::: EXCERPTED RECORDS :::
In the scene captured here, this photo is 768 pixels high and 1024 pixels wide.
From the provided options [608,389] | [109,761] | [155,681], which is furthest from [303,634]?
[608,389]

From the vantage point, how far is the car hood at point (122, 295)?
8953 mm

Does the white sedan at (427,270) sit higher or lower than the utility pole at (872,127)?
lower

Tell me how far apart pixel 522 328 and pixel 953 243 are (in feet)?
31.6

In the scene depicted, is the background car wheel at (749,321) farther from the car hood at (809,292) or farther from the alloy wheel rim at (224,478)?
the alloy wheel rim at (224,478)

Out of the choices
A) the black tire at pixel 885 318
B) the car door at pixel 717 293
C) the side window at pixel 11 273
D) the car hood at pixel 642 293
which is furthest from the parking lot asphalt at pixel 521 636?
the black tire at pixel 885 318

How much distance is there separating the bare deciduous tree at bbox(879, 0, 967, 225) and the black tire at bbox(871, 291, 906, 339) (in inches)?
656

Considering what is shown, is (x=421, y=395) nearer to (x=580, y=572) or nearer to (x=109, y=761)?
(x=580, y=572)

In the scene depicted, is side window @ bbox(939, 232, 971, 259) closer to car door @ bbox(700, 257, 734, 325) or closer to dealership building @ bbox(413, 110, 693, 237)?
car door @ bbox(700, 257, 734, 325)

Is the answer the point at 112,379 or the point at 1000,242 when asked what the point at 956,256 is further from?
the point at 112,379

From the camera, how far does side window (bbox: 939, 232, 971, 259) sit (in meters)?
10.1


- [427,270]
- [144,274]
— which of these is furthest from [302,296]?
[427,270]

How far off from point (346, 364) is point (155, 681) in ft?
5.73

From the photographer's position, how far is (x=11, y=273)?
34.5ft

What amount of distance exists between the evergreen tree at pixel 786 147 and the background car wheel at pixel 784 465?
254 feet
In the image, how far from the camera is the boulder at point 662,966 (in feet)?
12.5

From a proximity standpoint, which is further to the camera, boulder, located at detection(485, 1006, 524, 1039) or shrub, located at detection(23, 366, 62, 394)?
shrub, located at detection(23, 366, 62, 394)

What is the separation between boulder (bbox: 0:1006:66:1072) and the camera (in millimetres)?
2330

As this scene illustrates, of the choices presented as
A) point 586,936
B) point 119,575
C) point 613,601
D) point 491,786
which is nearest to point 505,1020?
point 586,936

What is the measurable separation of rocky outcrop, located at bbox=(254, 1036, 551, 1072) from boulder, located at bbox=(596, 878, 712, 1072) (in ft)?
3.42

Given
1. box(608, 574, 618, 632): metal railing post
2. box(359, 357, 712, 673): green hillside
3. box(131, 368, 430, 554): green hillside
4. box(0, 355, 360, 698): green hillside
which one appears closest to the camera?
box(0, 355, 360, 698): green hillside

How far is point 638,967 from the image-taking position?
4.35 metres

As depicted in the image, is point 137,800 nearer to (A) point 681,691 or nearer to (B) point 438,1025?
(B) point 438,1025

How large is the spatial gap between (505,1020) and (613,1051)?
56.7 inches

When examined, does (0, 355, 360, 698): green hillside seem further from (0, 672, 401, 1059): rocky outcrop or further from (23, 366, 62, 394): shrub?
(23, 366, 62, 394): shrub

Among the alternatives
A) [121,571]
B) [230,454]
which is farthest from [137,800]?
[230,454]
:::
Move the stretch from the line containing "Among the alternatives" through the end of the rows down here, keeping every line, and subtract 50 from each coordinate in the answers.

Among the alternatives
A) [121,571]
B) [230,454]
which is farthest from [137,800]?
[180,404]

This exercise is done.